How should I specify the operation range of MatrixOp

Hi,

I am trying to compute the following: multiplication of part of two waves --> mean of the resultant wave.
Say for example, wave1 and wave2 both have 1000 pnts, I want to do point-wise multiplication like resultWave[m] = wave1[m]*wave[m+offset]; return mean(resultWave), where offset will be called by another outer function. The below is my attempt to use MatrixOp + deletePoints to do so.

While it works, the duplicate wave and deletePoints were unavoidably repeated and I guess they have used quite a bit of computing power.
Is there a way I can use MatrixOp by letting it know which range of the wave I want it to operate on?

Otherwise, could you suggest a better way to implement the same?
Thanks a lot in advance for your advice.

function covariance_atOffset(offset, wave1, wave2)
    wave wave1, wave2
    variable offset
   
    variable output=0
    duplicate/o wave1, wave1temp
    duplicate/o wave2, wave2temp
    variable waveSize1 = numpnts(wave1)
    variable waveSize2 = numpnts(wave2)
    variable inner_offset

    variable i
    if( offset >= 0)
        //positive offset
        inner_offset = offset
//      for(i=0;i<waveSize1-inner_offset;i++)
.....
*Problems*:
1) In the forum post about MatrixOp, how many points do wave1 and wave2 each have in the example?
2) In the records, copy out the lines starting at the line that has "As this snapshot reveals, from the choices" and stopping after the line that has "what is nearest to pixel 173 373?".

*Records to use*:
.....
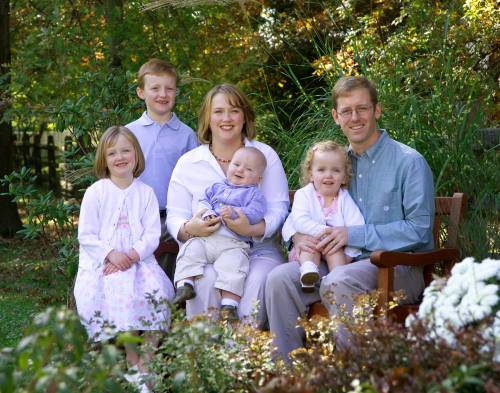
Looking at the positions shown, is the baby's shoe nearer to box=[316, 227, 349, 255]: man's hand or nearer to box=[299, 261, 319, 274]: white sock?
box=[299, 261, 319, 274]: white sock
.....
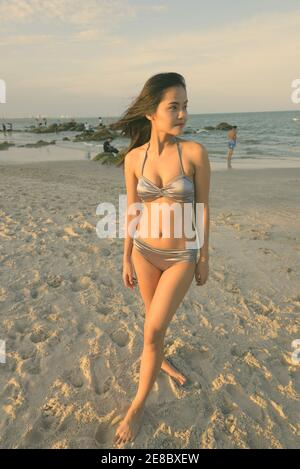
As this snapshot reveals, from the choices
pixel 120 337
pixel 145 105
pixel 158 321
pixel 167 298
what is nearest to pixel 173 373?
.....
*Outputs for the tasks*:
1) 1000 points each.

2)
As this snapshot reveals, from the choices
pixel 120 337
pixel 145 105
pixel 158 321
pixel 167 298
what is nearest to pixel 173 373?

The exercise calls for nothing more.